Create skip-grams from an ArrayList<String> of words.

Parameter Type Description
words ArrayList<String> An array of words e.g. ["these", "are", "words"]
size int Size of the n-grams e.g. 2: "these are", "are words"
distance int Distance to skip to create skip-grams, e.g. 5 will create skip-grams using the base word (or n-gram) and n-grams from the 5 following words.
sortForDuplicates int Pass Ngrams.SORT_NGRAMS or Ngrams.DONT_SORT_NGRAMS. Sorting n-grams alphabetically can help flag up duplicates e.g. when creating a bag of words/n-grams/skip-grams.

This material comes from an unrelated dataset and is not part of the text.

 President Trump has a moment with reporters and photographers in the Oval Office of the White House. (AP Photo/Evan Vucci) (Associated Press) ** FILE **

If you only care about pairing n-grams by proximity but not by direction, use Ngrams.DONT_SORT_NGRAMS.

Returns an ArrayList<ArrayList<String>> of n-grams found near one another within the given distance of words.

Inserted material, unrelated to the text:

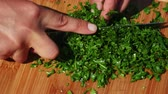 Chef chopping fresh parsley on a wooden board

String text = "   Turning and turning in the widening gyre\r\n    The falcon cannot hear the falconer;\r\n    Things fall apart; the centre cannot hold;\r\n    Mere anarchy is loosed upon the world   ";
ArrayList<String> words = Ngrams.sanitiseToWords(text);
ArrayList<ArrayList<String>> skipgrams = Ngrams.skipgrams(words, 1, 2, Ngrams.DONT_SORT_NGRAMS);
System.out.println(skipgrams.toString());

Output (truncated): [[Turning, and], [Turning, turning], [and, turning], [and, in], [turning, in], [turning, the], ...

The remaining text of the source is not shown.